Elías estaba sentado en la biblioteca, leyendo. Había abierto un libro de cuentos porque, en teoría, aquellas historias eran las más sencillas para leer. Los cuentos son simples, le dijeron, no necesitas darles demasiadas vueltas para interpretarlos. Lo cierto era que él se sentía tonto cuando los leía porque era incapaz de comprenderlos y, a raíz de aquello, llego a sentir que su cabeza funcionaba distinto al resto. Tenía una mente analítica, cuadriculada, rota.

Aburrido por la lectura dejó que sus ojos se alejaran del libro. Terminó fijando la vista en una chica preciosa de gafas rosa claro. Tenía el cabello muy rizado; por su espalda caían centenares de tirabuzones, que se tensaban y contraían como muelles. Una sonrisa tonta se formó en su rostro cuando los ojos marrón chocolate de la chica hicieron contacto con los suyos y, después, se recolocó las gafas de montura ligera con vergüenza y tomó uno de los libros del estante. Elías sintió que le sudaban las manos. Guapa, era muy guapa, y parecía tímida.

Se levantó con brusquedad de su asiento, por lo que el quejido de la silla retumbó en toda la biblioteca. Con el corazón en la boca fue hacia ella sosteniendo el libro de cuentos y le dijo bajito «¿Trabajas aquí? Necesito algún consejo sobre qué leer». La chica le regaló un tirón de labios lento que a para Elías fue el más bonito del mundo.

—No, lo siento. Soy estudiante de literatura en la universidad y estaba buscando material para clase —repuso un tanto cohibida.

—Entonces seguro que puedes ayudarme —empezó Elías a trompicones—. Tengo un problema con los libros, mi mente está rota.

En respuesta la desconocida enarcó una ceja, confundida. Aquel tipo era extraño con sus ojos azul de escarcha y la forma tan pausada que tenía de hablar.
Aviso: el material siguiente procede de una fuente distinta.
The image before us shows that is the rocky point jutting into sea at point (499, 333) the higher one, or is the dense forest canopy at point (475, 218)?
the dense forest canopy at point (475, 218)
Se le antojó un tanto frío; o al menos eso pensó, antes de encontrar un vestigio de fuego en sus pupilas. ¿Había ido a la biblioteca para solucionar una mente rota? Los libros sanaban mentes, o solían hacerlo. La gente hacía mucho tiempo que había dejado de acudir a bibliotecas porque absolutamente todas las transacciones eran por Internet. Si había ido hasta allí debía de estar desesperado.

—Yo no sé sanar mentes rotas —empezó ella—, porque la mía también lo está. A veces veo el frío e imagino cosas; por eso llevo puestas las gafas, me ayudan a esconder el hielo. Siento no poderte ayudar.

Elías parecía un poco triste cuando le regaló un asentimiento lento a la desconocida. En aquella ciudad la mayoría de personas estaban enfermas de algo y aquello era muy triste. Pensó que ir a la biblioteca a leer historias podría ayudarlo pero, sin embargo, había sido una absoluta pérdida de tiempo. Iba a permanecer siempre rígido, sin comprender nociones abstractas.

—¿Cómo te llamas? —quiso saber—. Mi nombre es Elías, encantado de conocerte.

—Mi nombre es Claudia, encantada.

Ambos se sonrieron. La escarcha y el chocolate se fundieron en una única mirada. Quizá fue el destino, que los convirtió en extremos opuestos para entrelazarlos, o simplemente justicia trágica. El caso era que ahí estaban, reconociéndose, confesándose su angustia.